Sorprende, eso sí,  que hay temáticas que no aparecen nunca. La religión no se nombra, ni para bien ni para mal. La inquietud por el medio ambiente no existe; mucho menos la mirada crítica al mundo de la pobreza y la injusticia. Los jóvenes de las series no son solidarios, no tienen preocupación por el sufrimiento de los pobres…lo desconocen. Viven encerrados en su mundo ególatra.

Tampoco aparecen jóvenes comprometidos con realidades de exclusión, o trabajando generosamente en voluntariados al servicio de los demás. Tampoco hay esfuerzo por el futuro, simplemente no existe.

Yo me niego a creer que estos sean los jóvenes los únicos.
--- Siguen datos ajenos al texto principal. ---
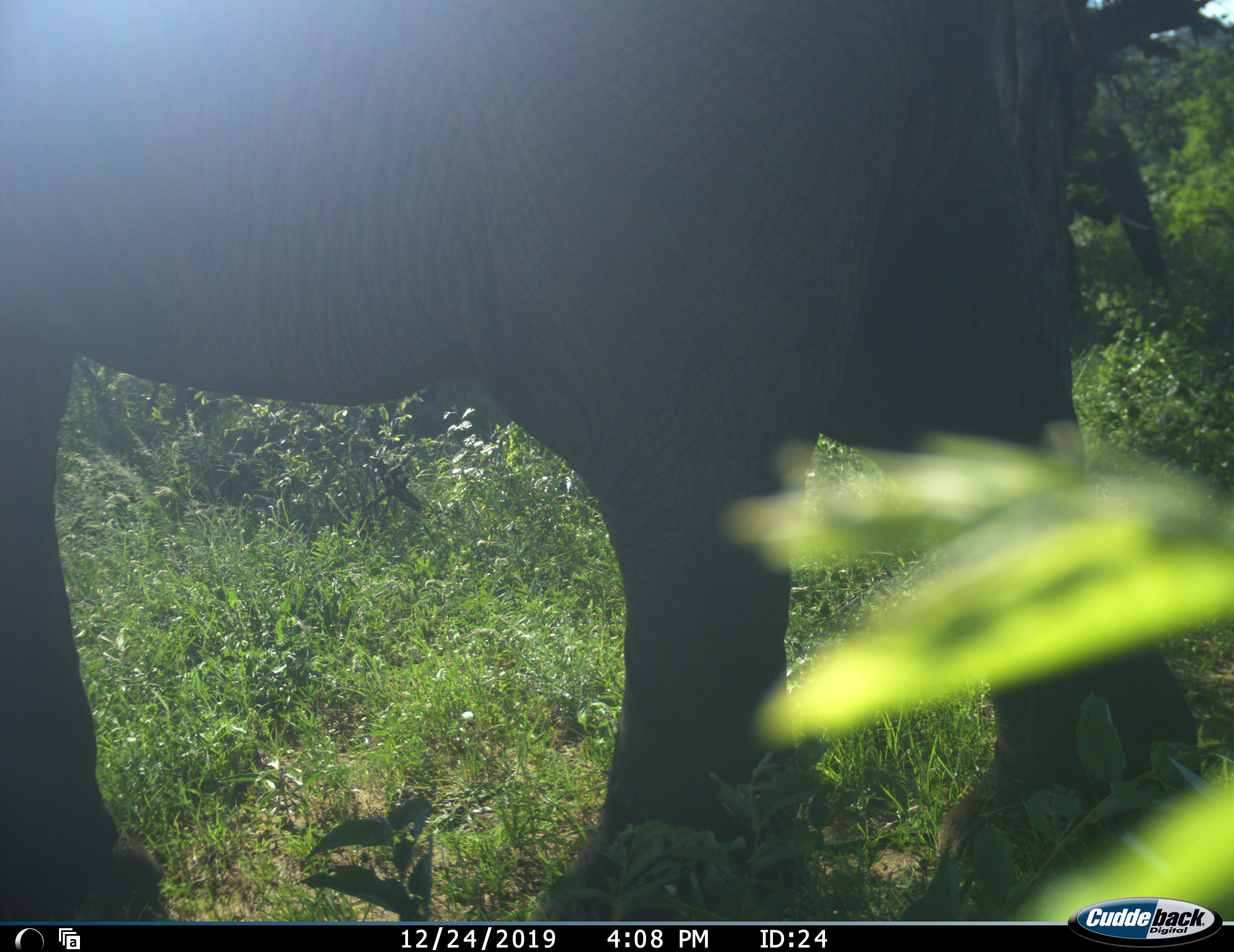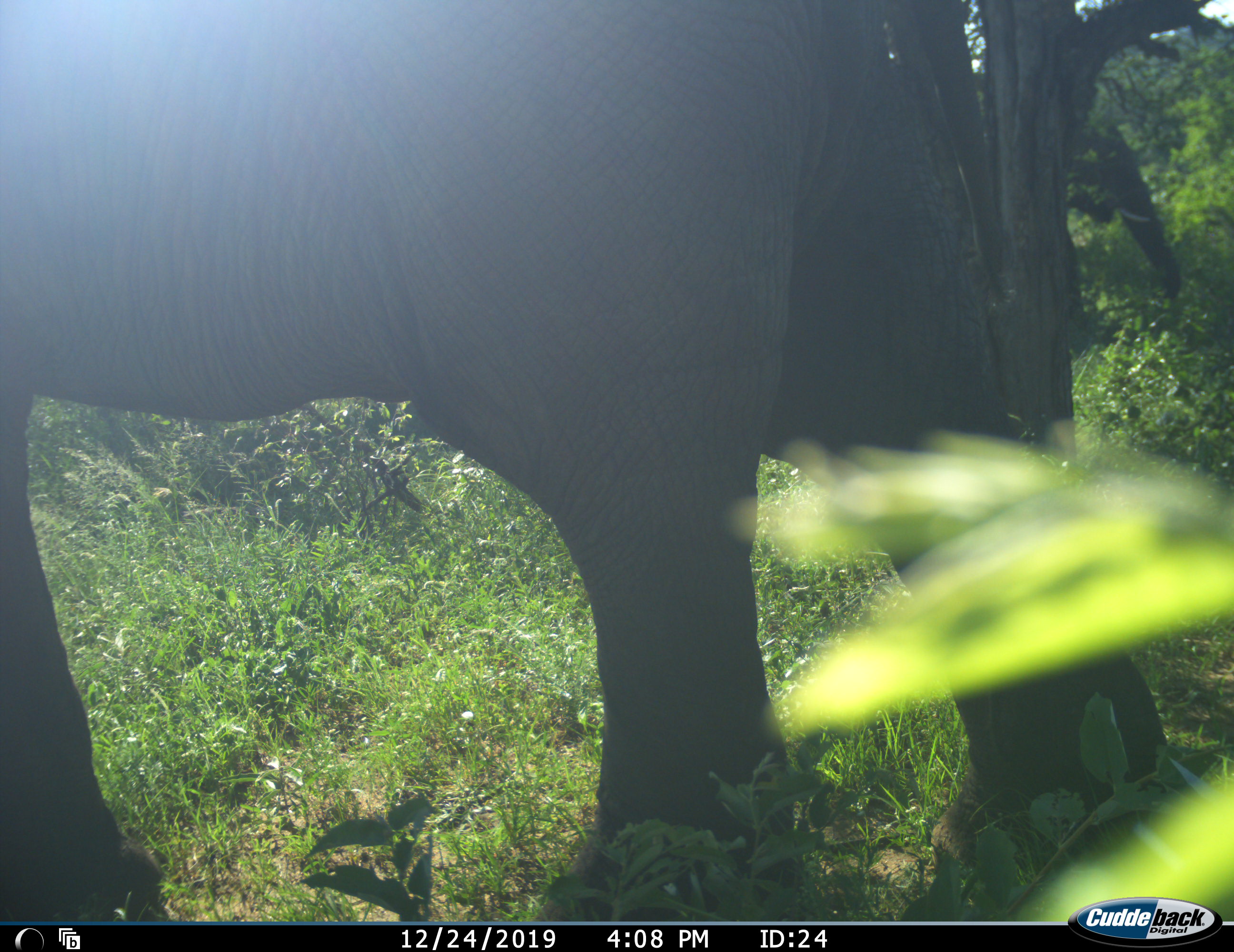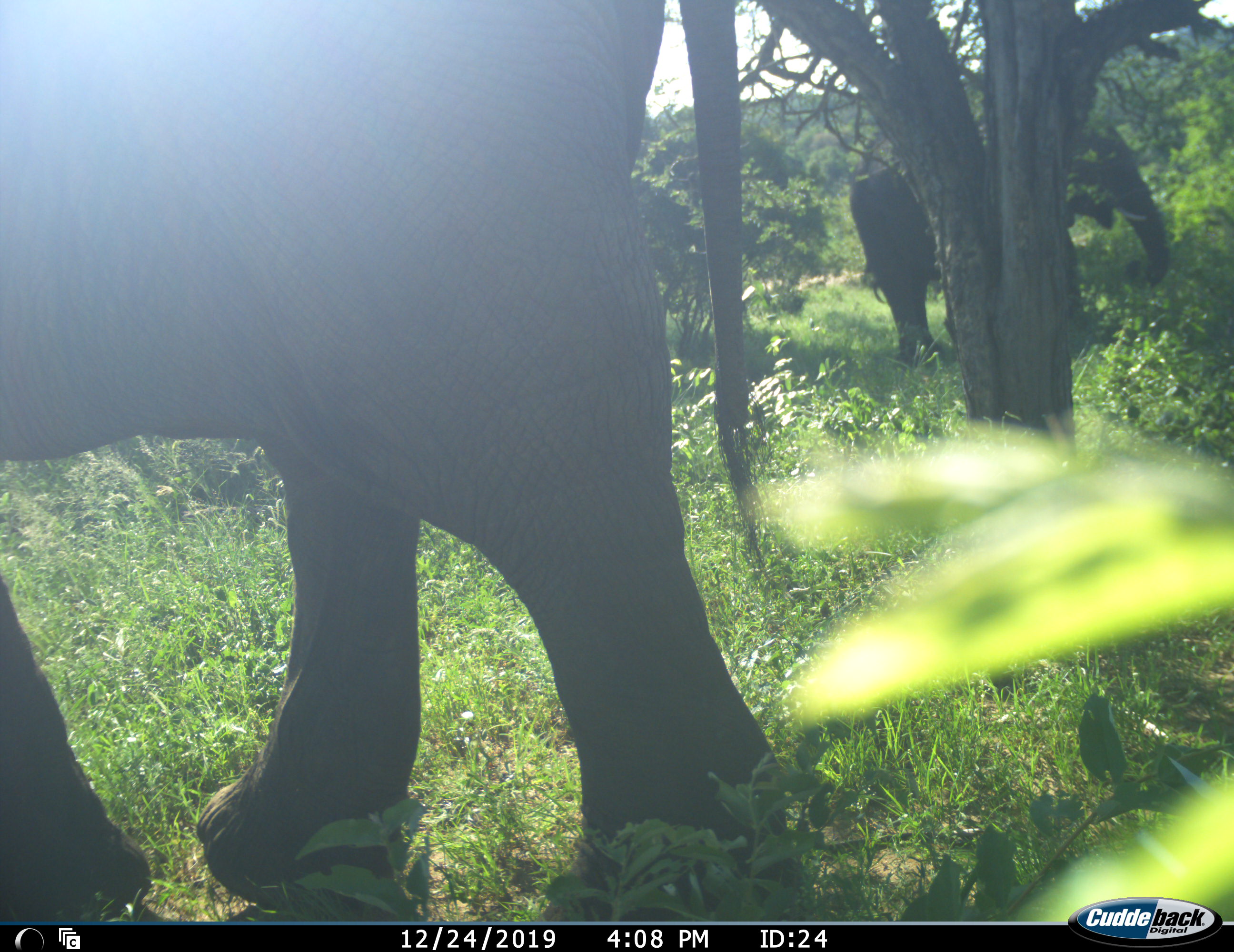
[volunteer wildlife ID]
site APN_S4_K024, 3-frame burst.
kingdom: Animalia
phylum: Chordata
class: Mammalia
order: Proboscidea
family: Elephantidae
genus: Loxodonta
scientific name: Loxodonta africana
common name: african bush elephant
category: elephant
Elephant (african bush elephant) (Loxodonta africana), count 2. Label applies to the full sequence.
Creo, eso sí, que son los jóvenes que los guionistas han pintado. Conozco a otros jóvenes, muchos. Chicos y chicas, con sus historias y sus contradicciones, con sus luces y sus sombras. Chavales que se toman la vida un poquito más en serio que esos protagonistas de series; conozco jóvenes que están en colectivos voluntarios, que se afanan por ser honrados, que hacen de la fiesta un rito permanente y son capaces de hablar en serio y hasta de echar una mano, que se esfuerzan por el futuro y se preparan para abordarlo. Conozco incluso, jóvenes que se esfuerzan en dar sentido a su vida desde la fe.

Son chavales majos, que intentan abrirse paso en la vida, con temblores y miedos, pero con bondad e ilusión.

Qué lástima que de ellos no se hable nunca en serio, de los otros se habla siempre en serie.